Every night until the campaign was over we met in the shul and we set out like an army squad for detail. Some of the boys caught the fever of their military days, cried “Hip, hip,” and we all laughed. It was from that night on that Abe Klein became “Colonel” Klein, since he was Rossman’s deputy and started us out each night on our rounds. I still marvel at that man. You couldn’t sell him a rabbi, a prayer, or a synagogue. He came, as he once said, “strictly for the ride.” He needed friendship, and yet the thought that Israel was reborn lifted him out of himself, as if it had been his own personal renascence. “I don’t understand why I’m excited about this,” he confessed. “The rabbis will take over over there just like here.” Yet he kicked in a thousand dollars, and when Rossman named him co-chairman, he gave an additional five hundred.
_____________
As I watched Klein at the table with his big head and his huge ears, taking UJA cards, taking cash, swapping stories with the boys, not a prepossessing personality as you looked at him but spirited in a strange animal way, rising suddenly, I thought, to a new emergency, I couldn’t help but wonder if this, the excitement and the wonder of the doing, was the new Jewishness that I was looking for. It did seem like sound and fury, but I was not ready to say that it signified nothing. My own Jewishness, struggling to find a new foundation, was still uncertainly seated on childhood memories and practices. (My mother had a blue box and it was filled regularly, with pennies, of course. How fiercely observant she used to be of the Sabbath and kashrut. The old wooden drain board by the sink flashed through my mind, the meat and the fowl on it that she used to salt three times over and wash with cold water. My father, too, was a strict observer.

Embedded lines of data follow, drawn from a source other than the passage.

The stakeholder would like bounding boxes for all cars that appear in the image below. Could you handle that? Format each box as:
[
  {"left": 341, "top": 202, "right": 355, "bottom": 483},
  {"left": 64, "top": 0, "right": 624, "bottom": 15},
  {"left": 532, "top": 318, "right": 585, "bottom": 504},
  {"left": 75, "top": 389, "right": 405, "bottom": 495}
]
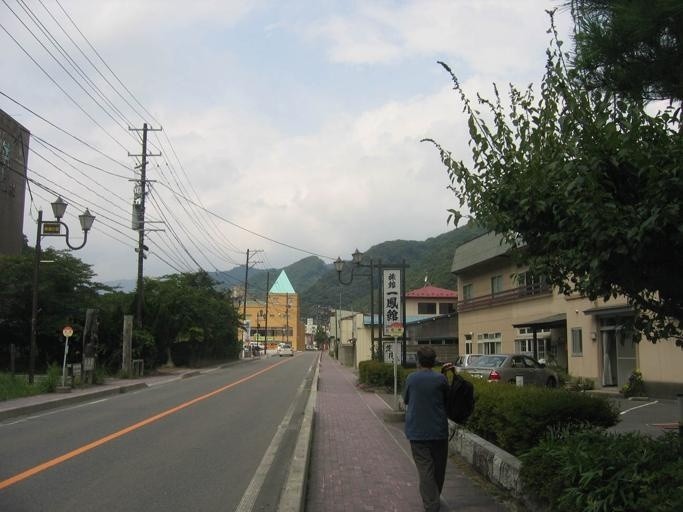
[
  {"left": 244, "top": 341, "right": 293, "bottom": 358},
  {"left": 400, "top": 351, "right": 559, "bottom": 389},
  {"left": 305, "top": 342, "right": 320, "bottom": 351}
]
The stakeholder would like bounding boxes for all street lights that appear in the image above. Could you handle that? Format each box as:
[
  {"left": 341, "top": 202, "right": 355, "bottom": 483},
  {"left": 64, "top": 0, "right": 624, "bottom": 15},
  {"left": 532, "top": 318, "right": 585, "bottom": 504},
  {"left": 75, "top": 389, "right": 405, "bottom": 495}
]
[
  {"left": 333, "top": 247, "right": 375, "bottom": 360},
  {"left": 319, "top": 310, "right": 337, "bottom": 357},
  {"left": 255, "top": 309, "right": 265, "bottom": 352},
  {"left": 28, "top": 192, "right": 97, "bottom": 386}
]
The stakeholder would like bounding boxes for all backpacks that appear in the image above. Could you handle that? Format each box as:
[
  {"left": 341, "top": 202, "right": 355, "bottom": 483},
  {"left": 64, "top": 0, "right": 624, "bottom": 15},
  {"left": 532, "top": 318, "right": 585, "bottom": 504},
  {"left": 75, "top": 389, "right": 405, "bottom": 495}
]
[{"left": 441, "top": 366, "right": 475, "bottom": 425}]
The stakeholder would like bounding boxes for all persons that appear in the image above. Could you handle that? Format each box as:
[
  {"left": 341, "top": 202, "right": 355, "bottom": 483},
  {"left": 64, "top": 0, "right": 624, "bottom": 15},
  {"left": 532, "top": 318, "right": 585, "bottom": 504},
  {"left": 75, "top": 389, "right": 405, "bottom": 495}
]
[{"left": 403, "top": 348, "right": 454, "bottom": 511}]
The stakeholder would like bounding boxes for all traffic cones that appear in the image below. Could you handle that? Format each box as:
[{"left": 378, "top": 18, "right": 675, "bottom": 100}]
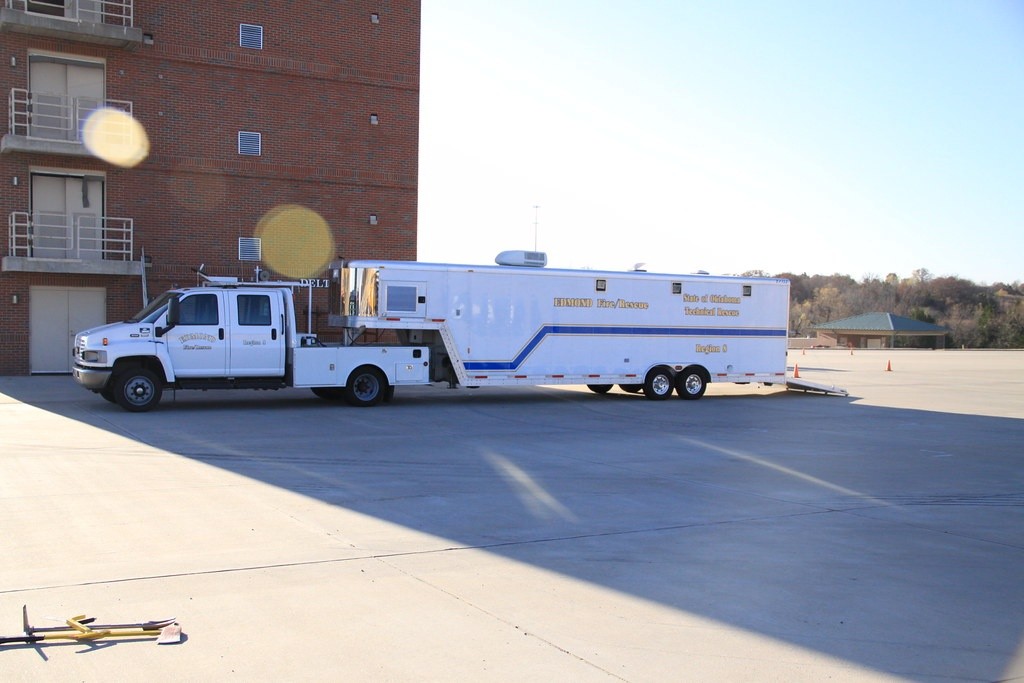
[
  {"left": 885, "top": 360, "right": 892, "bottom": 372},
  {"left": 802, "top": 347, "right": 806, "bottom": 357},
  {"left": 850, "top": 348, "right": 854, "bottom": 356},
  {"left": 793, "top": 363, "right": 801, "bottom": 378}
]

He would rise early in the morning and half through my sleep I could hear his prayers like the sound of a summer fly. “The Praying Alarm Clock,” Mom used to call him. Friday night at table we sang between courses. The gaslight burned with a tiny blue flame all night long, and on Saturday morning Tony came and put it out.)
“That sonofabitch should have given at least fifty! Throw that lousy check back in his face. What kind of a Jew is he? Only ten dollars! He just bought a sixteen-family unit in Jersey City!” “Colonel” Klein shouted.
(“Nu,” my father used to say on Saturday afternoons. “Fang’on—Begin!” and together we went through the portion of the week—the sedra, then a section of Avoth—“The Ethics of Our Fathers”—and last of all, Gemorrah—Babba Basra, Babba Metzia. It still runs through me like an ancient rivulet, quietly through the wilderness that is me: Hoyoh roichev al gaboy behaymoh vero’ oh es hametzioh—Riding on the back of an animal and spying something lying on the ground . . .)
_____________
We made it!” I announced to my wife ecstatically.
“Made what?”
“The quota! The fifty thousand!”
“So what?”
“Waddye mean ‘So what!’”
She had been waiting up for me. Our two youngsters were asleep.
“In another year Joey will be ready for Hebrew School. What’s the use of all your working and running around? There isn’t a decent school in town. I won’t send him to that dump you got down there! I hear it’s a disgrace. Why don’t you raise some money for a new building?”
No matter what you do, somebody’s always finding fault.